Ik vergeet nu haast mijzelf te introduceren. Ik ben Conny Rijken, hoogleraar Mensenhandel en Globalisering aan de Universiteit van Tilburg. Ik ben tevens lid van GRETA (Group of Experts on Action against Trafficking in Human Beings) opgericht bij het Verdrag van de Raad van Europa inzake bestrijding van mensenhandel. Daar ben ik vorig jaar in verkozen. Sinds 1 januari ben ik daar actief, maar ik ga niet mijn hele doopceel lichten.

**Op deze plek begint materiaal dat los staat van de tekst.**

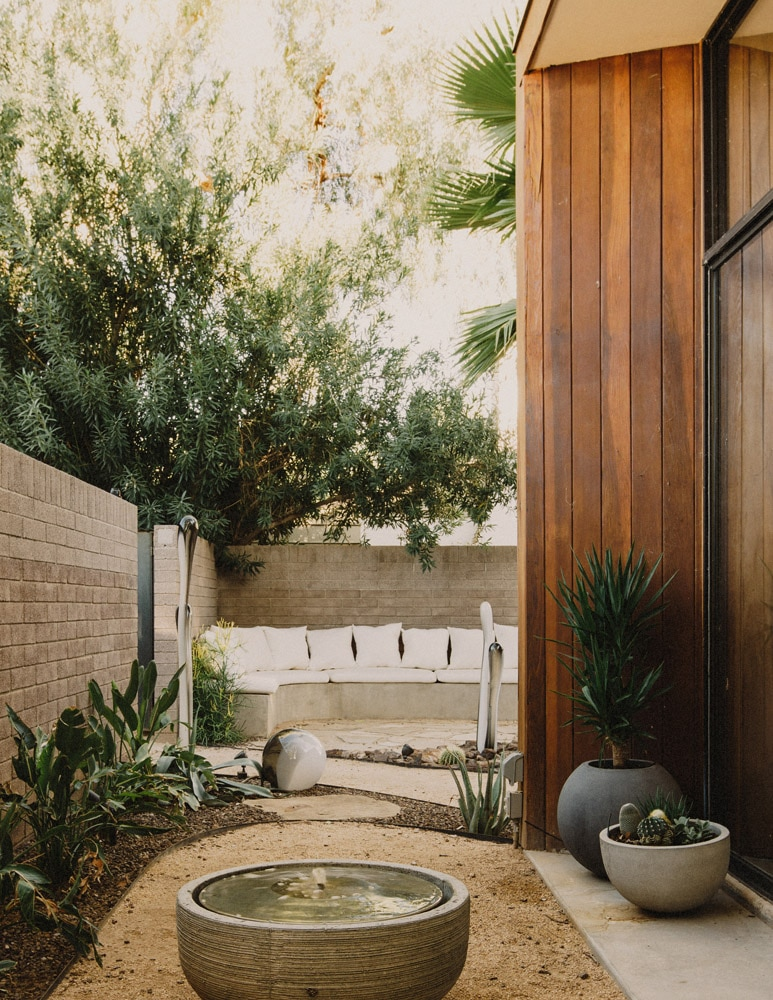 Midcentury Modern Courtyard Landscaping Xeriscaping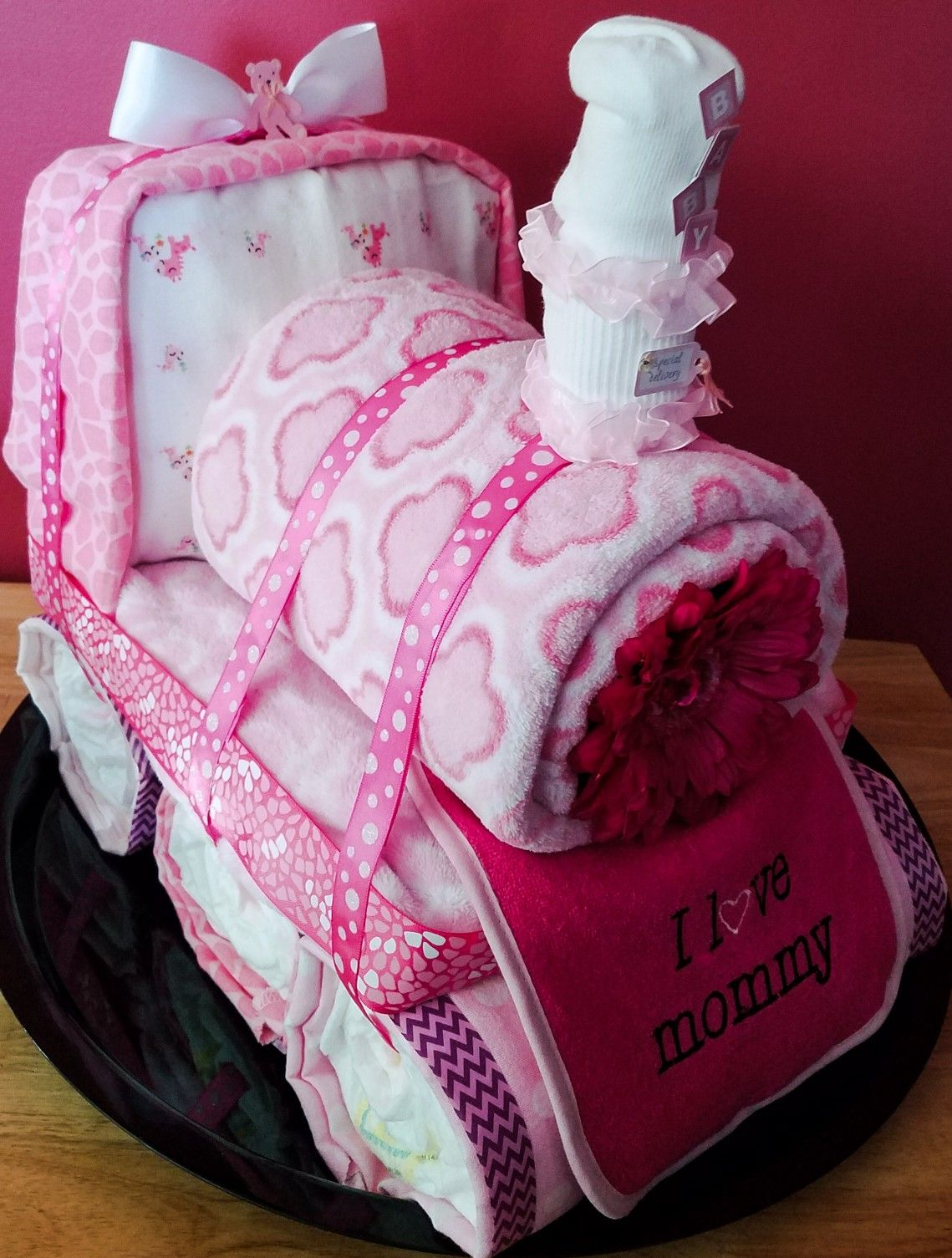 Train diaper cake! Creative Baby Cakes by Kelly! Baby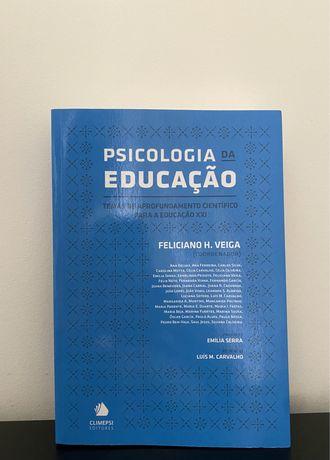 """Vendo livro """"Psicologia da Educação"""""""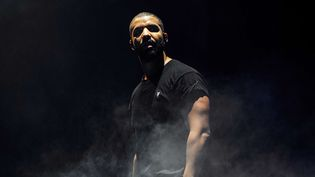 Drake sur scène à Londres, au Wireless Festival à Finsbury Park, le 27 juin 2015  (Jonathan Sjhort / AP / Sipa)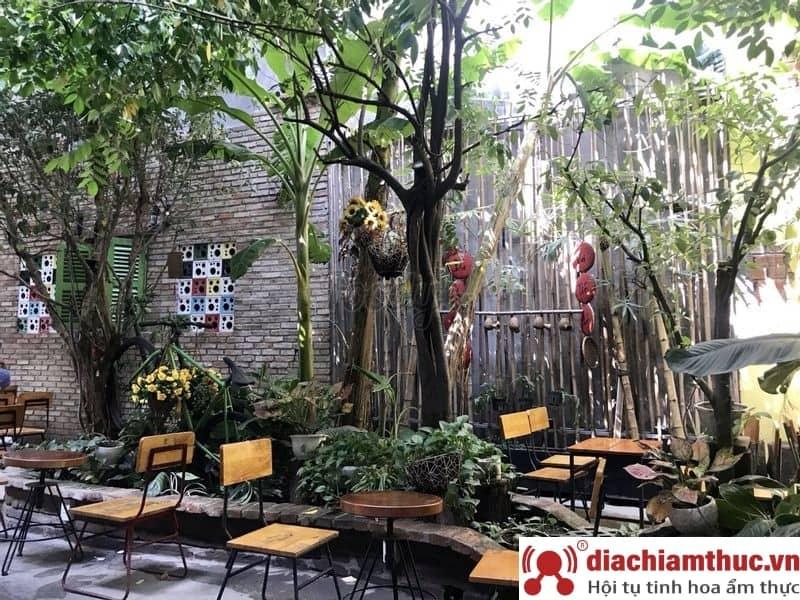We Cafe An Phú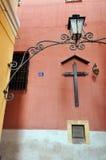 MALAGA, CZERWIEC - 12: Miasto uliczny widok z bufetów tarasami i s zdjęcia stock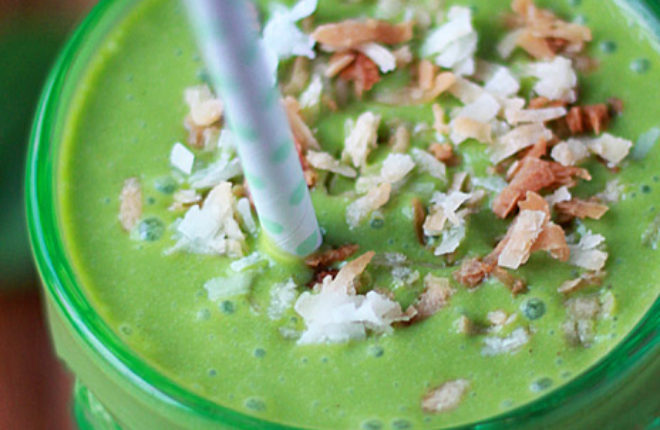 Toasted Coconut Green Smoothie - a creamy, dreamy, coconutty vegan smoothie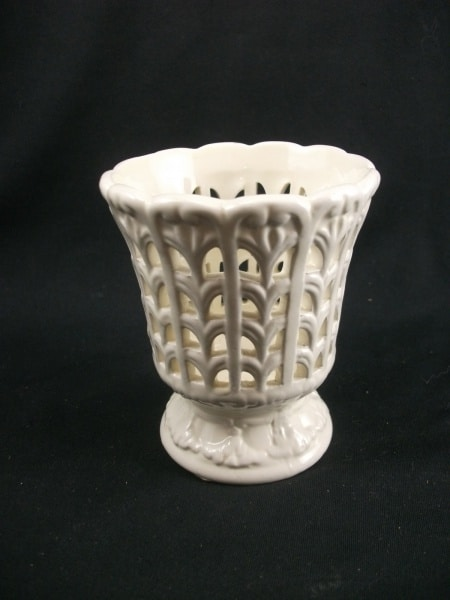 Delicado Mini Floreiro Em Porcelana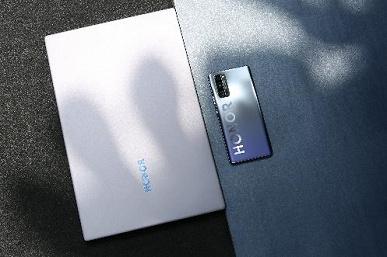 Honor представил флагманские смартфоны серии Honor 30 и другие устройства под музыку группы Cream Soda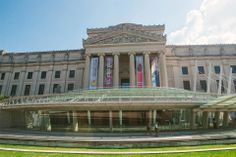 Established and themed exhibits rotate throughout the year; the public amphitheater entrance makes for a popular people-watching and lunch hour gathering spot. Judy Chicago, Prospect Heights, Popular People, Old Art, Art Museum, Four Square, Entrance, Brooklyn, The Neighbourhood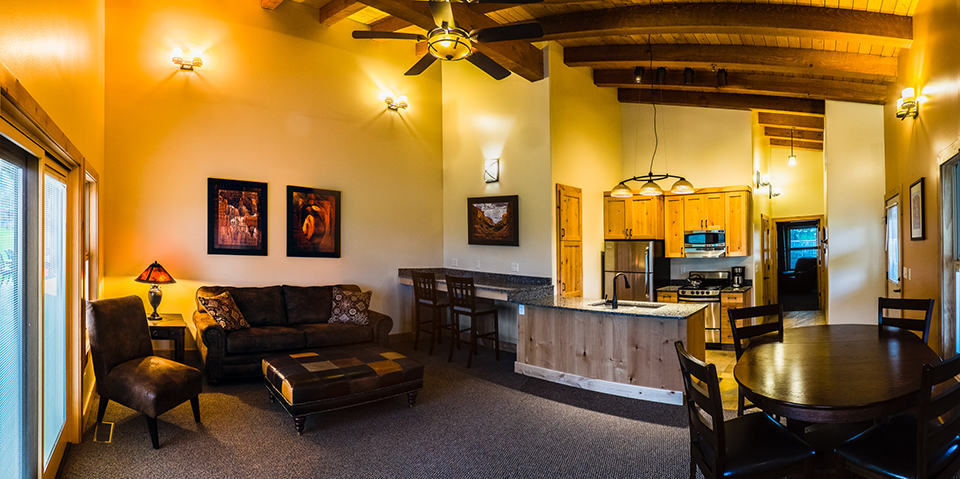 Utah Lodging | Boulder Mountain Lodging Interior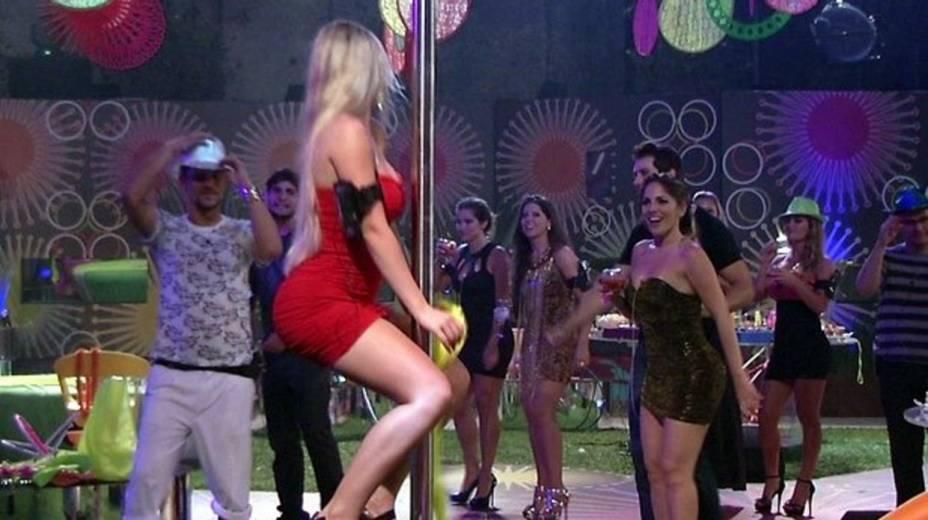 Fernanda se arrisca no pole dance durante a festa inaugural do BBB 13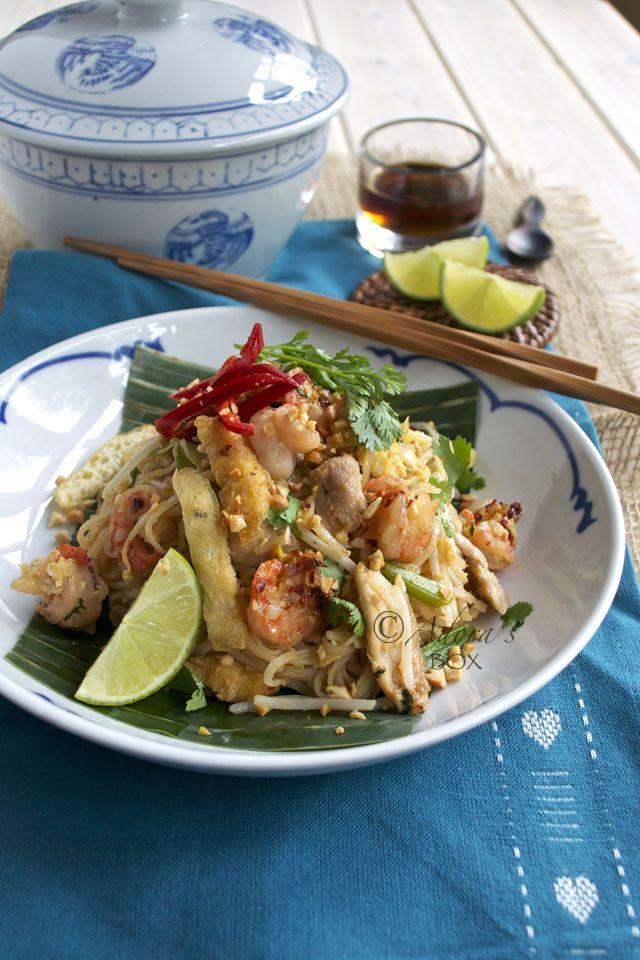 Adora's Box: CHICKEN AND PRAWN PAD THAI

Ik wil het hebben over het verschil tussen mensenhandel en mensensmokkel, om dat eventjes helder op het netvlies te krijgen. Ik wil even met u de procedure doornemen voor de bescherming van slachtoffers. Dan heb ik een vijftal knelpunten die ik heb gesignaleerd in mijn onderzoek en in het werk met mensen in het veld, met een aantal mogelijke oplossingen en gedachtegangen, die ik u graag wil meegeven. Ik maak maar meteen van de gelegenheid gebruik om hier wat ideeën te pitchen. Dan is het aan u om daar iets mee te doen.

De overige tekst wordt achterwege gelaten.